The Radial-Hedgehog Solution in Landau--de Gennes' theory

TL;DR

This paper analyzes the stability and properties of the radial-hedgehog solution in Landau-de Gennes theory for nematic liquid crystals, focusing on core and temperature limits using mathematical techniques.

Contribution

It provides a rigorous analysis of the radial-hedgehog solution's stability, considering different physical limits and the effects of geometry and temperature.

Findings

Radial-hedgehog solution is unstable under biaxial perturbations in certain regimes.

The solution is stable in other parameter regimes.

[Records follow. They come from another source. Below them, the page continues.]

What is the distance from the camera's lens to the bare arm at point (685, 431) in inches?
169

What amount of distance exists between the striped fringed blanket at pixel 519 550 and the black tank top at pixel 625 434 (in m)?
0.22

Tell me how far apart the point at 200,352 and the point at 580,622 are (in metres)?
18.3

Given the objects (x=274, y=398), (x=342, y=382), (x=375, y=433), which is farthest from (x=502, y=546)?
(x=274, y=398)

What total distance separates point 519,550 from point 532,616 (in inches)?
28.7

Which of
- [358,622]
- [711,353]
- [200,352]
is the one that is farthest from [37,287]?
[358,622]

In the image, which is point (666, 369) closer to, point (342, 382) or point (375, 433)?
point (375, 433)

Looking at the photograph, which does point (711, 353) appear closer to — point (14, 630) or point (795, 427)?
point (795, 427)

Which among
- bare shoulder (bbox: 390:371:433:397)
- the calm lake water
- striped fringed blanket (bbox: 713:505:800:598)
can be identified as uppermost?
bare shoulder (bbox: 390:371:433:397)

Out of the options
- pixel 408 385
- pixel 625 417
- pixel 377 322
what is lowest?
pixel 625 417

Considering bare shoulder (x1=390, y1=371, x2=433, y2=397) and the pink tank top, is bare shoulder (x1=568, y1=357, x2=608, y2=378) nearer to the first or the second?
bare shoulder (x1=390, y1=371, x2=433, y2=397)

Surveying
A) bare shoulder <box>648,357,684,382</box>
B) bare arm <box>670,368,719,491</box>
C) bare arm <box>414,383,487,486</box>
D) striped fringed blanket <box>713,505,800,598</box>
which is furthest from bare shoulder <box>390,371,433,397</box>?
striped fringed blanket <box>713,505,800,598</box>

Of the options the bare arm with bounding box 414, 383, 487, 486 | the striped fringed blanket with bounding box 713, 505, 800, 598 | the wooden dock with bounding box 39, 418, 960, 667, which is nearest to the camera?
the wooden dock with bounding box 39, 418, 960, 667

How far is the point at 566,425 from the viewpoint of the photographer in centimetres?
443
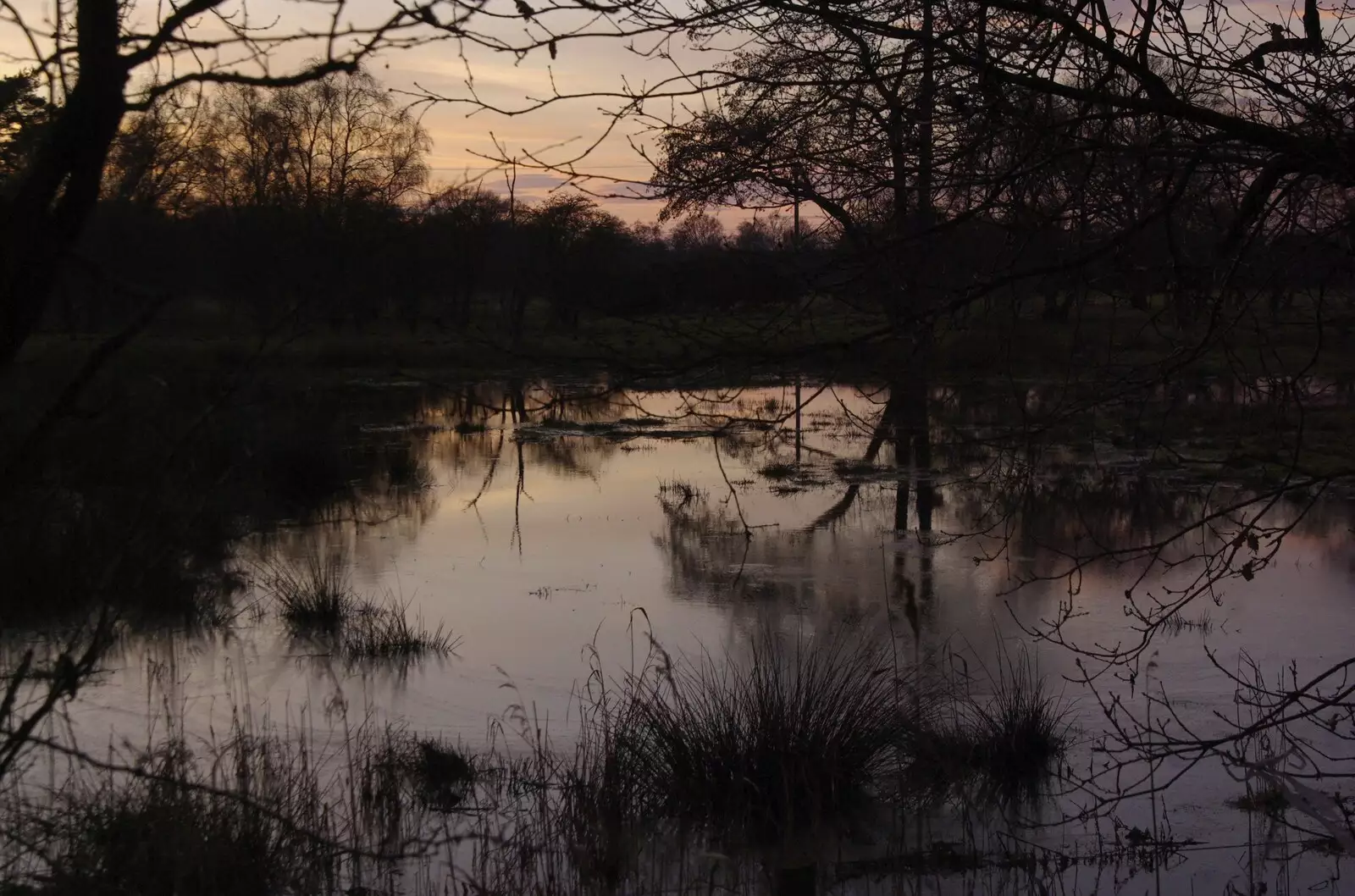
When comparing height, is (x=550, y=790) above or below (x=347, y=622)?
below

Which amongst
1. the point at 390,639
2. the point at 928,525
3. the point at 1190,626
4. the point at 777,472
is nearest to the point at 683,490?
the point at 777,472

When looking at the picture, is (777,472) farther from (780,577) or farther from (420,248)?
(420,248)

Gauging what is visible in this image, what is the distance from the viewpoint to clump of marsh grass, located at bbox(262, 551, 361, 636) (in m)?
8.57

The study clarifies the role of temperature and geometry in defect stability.

Abstract

We study the radial-hedgehog solution in a three-dimensional spherical droplet, with homeotropic boundary conditions, within the Landau-de Gennes theory for nematic liquid crystals. The radial-hedgehog solution is a candidate for a globally stable configuration in this model framework and is also a prototype configuration for studying isolated point defects in condensed matter physics. The static properties of the radial-hedgehog solution are governed by a nonlinear singular ordinary differential equation. We consider two different limits separately - the \emph{vanishing core limit} and \emph{low-temperature limit} respectively. We use a combination of Ginzburg-Landau techniques, perturbation methods and stability analysis to study the qualitative properties of the radial-hedgehog solution, both in the vicinity of and away from the defect core. We establish the instability of the radial-hedgehog solution with respect to biaxial perturbations in certain parameter regimes and demonstrate the stability of the radial-hedgehog solution in other parameter regimes. Our results complement previous work in the field, are rigorous in nature and give information about the role of geometry and temperature on the properties of the radial-hedgehog solution and the associated biaxial instabilities.